I am trying to run several hundred thousand sql update queries using node/mssql. I am trying to:

  1. insert each record individually (if one fails I don't want the batch to fail)
  2. batch the queries so I don't overload the SQL server (I can open a new connection for every query but the server explodes if I do that)

With my existing code (which works 99% of the time) I occasionally get: operation timed out for an unknown reason and I'm hoping someone can suggest a fix, or improvements.

this is what I have:

try {
    const sql = require("mssql");
    let pool=await new sql.connect(CONFIG_OBJ)
    let batchSize=1000
    let queries=[
       `update xxx set [AwsCoID]='10118' where [PrimaryKey]='10118-78843' IF @@ROWCOUNT=0 insert into xxx([AwsCoID]) values('10118')`,
        `update or insert 2`,
        `update or insert 3`,....]

    for (let i = 0; i < queries.length; i += batchSize) {
      let prom = queries
        .slice(i, i + batchSize)
        .map((qq) => pool.request().query(qq));

      for (let p of await (Promise as any).allSettled(prom)) {
        //make sure connection is still active after batch finishes
        pool=await new sql.connect(cc)
        //console.error(`promerr:`, p);
        let status: "fulfilled" | "rejected" = p.status;
        let value = p.value as SqlResult;
        if (status != "fulfilled" || !value.isSuccess) {
          console.log(`batchRunSqlCommands() promERR:`, value);
          errs.push(value);
        }
      }
    }
  } catch (e) {
    console.log(`batchSqlCommand err:`, e);
  } finally {
    pool.close();
  }

Solution

  • For anyone else who writes something like I did, the issue is that SQL server does a table lock of the affected rows when doing an upsert.
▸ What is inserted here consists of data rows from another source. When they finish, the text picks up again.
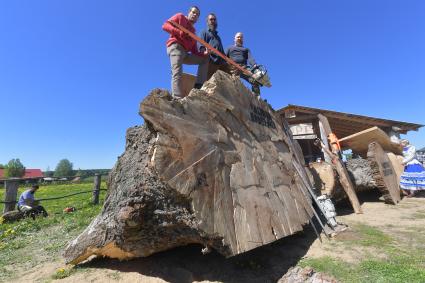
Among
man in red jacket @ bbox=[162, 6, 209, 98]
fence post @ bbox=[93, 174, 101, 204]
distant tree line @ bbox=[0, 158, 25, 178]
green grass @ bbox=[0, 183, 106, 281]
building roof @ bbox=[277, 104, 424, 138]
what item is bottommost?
green grass @ bbox=[0, 183, 106, 281]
The fix is to add a clustered index that ensures each record being updated is in its own cluster, so the cluster gets locked but only one row is modified within the cluster at a time.

    TLDR: set a "line unique" column (eg PrimaryKey) as the clustered index on the table.

    This is not good for DB performance, but will quickly and simply solve the issue. You could also intelligently cluster groups of data, but then you would need to ensure your batch update only touched each cluster once and finished before trying to access it again.